## BRIEF
Return exactly the span of lines that opens with the line containing "How far does" and closes with the last line of the data, inclusive.

(Records contained in a dataset)

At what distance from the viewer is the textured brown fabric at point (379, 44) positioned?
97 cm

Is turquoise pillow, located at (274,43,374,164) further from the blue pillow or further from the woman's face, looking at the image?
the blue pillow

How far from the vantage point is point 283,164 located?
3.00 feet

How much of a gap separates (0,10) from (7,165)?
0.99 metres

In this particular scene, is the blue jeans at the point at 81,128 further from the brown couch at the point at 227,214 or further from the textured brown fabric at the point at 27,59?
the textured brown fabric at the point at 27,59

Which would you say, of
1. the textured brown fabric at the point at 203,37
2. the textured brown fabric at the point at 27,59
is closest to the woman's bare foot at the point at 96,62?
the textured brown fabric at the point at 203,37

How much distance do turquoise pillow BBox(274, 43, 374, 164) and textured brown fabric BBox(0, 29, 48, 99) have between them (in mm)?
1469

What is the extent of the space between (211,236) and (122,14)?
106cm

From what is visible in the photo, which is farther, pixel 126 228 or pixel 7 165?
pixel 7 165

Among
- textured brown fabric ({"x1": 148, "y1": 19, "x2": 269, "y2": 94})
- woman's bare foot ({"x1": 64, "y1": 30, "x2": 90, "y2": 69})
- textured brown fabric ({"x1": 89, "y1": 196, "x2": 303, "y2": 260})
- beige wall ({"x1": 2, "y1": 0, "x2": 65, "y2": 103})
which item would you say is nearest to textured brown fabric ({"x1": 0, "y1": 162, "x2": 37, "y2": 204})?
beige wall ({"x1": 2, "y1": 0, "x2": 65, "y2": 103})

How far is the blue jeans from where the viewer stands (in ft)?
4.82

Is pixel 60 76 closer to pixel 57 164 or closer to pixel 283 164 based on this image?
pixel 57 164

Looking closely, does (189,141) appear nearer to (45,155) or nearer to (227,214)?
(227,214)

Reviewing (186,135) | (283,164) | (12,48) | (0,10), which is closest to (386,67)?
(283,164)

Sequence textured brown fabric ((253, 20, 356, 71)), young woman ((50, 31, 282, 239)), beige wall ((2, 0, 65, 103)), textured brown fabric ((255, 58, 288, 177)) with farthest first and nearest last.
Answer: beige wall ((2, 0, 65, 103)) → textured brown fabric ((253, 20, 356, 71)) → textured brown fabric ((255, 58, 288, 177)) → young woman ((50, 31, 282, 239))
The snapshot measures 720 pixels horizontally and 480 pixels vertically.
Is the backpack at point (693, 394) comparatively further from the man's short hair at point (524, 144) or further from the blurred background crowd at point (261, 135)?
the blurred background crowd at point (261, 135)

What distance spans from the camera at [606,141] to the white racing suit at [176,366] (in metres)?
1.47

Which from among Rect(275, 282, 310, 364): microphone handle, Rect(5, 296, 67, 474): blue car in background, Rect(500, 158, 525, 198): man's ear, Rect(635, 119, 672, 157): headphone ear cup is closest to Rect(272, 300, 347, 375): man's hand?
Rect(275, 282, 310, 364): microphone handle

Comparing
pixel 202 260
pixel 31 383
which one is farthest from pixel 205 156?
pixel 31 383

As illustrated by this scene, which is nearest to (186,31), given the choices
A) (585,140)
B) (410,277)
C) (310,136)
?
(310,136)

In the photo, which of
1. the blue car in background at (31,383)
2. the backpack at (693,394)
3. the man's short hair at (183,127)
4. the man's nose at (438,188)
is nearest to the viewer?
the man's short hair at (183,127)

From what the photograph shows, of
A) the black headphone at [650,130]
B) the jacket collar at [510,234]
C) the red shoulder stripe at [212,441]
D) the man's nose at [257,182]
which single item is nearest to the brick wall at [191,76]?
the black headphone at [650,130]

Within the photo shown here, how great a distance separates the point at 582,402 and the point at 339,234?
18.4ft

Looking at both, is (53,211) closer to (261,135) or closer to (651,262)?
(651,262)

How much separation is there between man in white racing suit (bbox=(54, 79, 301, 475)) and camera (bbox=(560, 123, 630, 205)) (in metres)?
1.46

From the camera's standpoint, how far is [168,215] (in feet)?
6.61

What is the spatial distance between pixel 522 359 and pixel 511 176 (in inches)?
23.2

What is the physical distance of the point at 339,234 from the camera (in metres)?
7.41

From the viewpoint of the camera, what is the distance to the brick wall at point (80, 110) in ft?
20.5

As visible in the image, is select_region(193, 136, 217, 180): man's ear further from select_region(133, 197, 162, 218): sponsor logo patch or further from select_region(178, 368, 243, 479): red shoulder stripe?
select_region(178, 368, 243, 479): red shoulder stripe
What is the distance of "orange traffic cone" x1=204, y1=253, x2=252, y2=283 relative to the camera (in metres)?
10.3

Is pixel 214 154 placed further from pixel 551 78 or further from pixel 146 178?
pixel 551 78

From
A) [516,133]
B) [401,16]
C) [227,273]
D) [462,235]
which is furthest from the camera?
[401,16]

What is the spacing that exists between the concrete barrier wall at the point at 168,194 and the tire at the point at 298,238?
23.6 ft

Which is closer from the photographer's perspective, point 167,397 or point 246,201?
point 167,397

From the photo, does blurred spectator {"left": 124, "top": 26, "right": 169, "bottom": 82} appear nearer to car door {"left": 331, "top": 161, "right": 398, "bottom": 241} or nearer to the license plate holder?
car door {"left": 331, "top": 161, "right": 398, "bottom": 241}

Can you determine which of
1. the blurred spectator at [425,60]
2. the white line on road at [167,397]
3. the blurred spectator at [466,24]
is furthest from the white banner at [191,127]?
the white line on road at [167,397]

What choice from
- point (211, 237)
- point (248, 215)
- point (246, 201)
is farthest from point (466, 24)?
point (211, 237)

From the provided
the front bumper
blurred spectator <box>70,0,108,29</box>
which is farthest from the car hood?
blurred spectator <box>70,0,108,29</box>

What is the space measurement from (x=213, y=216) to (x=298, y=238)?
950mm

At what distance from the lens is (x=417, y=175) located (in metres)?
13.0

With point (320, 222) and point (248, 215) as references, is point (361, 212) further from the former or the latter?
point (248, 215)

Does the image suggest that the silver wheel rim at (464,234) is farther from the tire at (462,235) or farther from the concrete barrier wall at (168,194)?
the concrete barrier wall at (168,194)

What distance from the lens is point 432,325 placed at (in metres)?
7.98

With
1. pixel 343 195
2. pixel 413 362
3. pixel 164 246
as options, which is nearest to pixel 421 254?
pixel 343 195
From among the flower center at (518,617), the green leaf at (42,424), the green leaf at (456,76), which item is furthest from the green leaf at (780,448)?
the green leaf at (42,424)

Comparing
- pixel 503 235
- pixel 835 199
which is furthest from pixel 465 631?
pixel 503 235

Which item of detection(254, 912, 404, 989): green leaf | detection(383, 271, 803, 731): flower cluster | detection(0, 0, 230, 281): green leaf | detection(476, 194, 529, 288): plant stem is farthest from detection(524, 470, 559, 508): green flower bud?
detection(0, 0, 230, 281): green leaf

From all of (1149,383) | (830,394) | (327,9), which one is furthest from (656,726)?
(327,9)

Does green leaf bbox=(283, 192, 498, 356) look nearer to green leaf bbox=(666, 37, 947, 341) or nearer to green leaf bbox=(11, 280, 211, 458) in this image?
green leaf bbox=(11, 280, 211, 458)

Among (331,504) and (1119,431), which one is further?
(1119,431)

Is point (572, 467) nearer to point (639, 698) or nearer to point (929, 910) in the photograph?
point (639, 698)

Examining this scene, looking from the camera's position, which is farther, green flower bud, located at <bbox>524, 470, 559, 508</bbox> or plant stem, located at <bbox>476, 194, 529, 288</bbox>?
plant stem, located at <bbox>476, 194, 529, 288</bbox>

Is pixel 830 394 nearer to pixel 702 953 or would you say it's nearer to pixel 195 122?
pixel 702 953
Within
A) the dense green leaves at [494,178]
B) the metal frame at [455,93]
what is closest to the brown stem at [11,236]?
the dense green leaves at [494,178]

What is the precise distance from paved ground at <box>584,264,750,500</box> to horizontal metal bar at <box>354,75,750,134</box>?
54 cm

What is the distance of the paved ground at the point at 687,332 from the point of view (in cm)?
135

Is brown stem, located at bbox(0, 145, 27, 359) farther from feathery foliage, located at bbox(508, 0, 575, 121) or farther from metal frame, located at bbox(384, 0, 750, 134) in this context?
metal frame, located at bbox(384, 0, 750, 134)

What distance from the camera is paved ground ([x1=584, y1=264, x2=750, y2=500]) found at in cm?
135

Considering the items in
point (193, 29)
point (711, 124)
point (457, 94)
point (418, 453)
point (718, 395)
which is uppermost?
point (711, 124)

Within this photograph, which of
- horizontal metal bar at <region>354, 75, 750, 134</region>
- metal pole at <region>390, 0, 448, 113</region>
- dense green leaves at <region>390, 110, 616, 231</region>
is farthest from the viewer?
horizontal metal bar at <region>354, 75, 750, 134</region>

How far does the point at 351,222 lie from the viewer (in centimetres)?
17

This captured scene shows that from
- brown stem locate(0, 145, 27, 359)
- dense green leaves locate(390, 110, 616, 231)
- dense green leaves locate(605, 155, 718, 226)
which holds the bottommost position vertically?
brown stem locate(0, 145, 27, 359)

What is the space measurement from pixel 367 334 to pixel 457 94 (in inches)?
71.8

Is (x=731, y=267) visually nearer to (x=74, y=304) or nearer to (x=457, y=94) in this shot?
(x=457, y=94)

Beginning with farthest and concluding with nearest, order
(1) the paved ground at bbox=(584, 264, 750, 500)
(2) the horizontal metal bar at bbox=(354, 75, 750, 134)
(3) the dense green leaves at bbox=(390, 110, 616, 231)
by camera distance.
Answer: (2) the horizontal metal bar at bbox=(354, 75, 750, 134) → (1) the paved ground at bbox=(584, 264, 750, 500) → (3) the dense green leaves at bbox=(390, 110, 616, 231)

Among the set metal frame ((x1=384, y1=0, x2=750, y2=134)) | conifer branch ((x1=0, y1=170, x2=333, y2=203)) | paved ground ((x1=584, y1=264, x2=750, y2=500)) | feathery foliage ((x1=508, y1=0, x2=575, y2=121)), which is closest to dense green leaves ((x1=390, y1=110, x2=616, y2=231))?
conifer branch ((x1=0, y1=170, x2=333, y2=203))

## WRITTEN SOLUTION
How far does the point at 351,222 lie from the viewer (in centimetres)?
17

This captured scene shows that from
- brown stem locate(0, 145, 27, 359)
- dense green leaves locate(390, 110, 616, 231)
- dense green leaves locate(605, 155, 718, 226)
which holds the bottommost position vertically?
brown stem locate(0, 145, 27, 359)

What is the space measurement from pixel 367 334 to pixel 457 94 (in inches)?
71.8

Is (x=731, y=267) visually nearer to (x=74, y=304) or nearer to (x=457, y=94) in this shot?
(x=457, y=94)

Beginning with farthest and concluding with nearest, order
(1) the paved ground at bbox=(584, 264, 750, 500)
(2) the horizontal metal bar at bbox=(354, 75, 750, 134)
(3) the dense green leaves at bbox=(390, 110, 616, 231)
by camera distance.
Answer: (2) the horizontal metal bar at bbox=(354, 75, 750, 134) → (1) the paved ground at bbox=(584, 264, 750, 500) → (3) the dense green leaves at bbox=(390, 110, 616, 231)

Among the set metal frame ((x1=384, y1=0, x2=750, y2=134)) | conifer branch ((x1=0, y1=170, x2=333, y2=203)) | paved ground ((x1=584, y1=264, x2=750, y2=500)) | feathery foliage ((x1=508, y1=0, x2=575, y2=121)), which is closest to dense green leaves ((x1=390, y1=110, x2=616, y2=231))?
conifer branch ((x1=0, y1=170, x2=333, y2=203))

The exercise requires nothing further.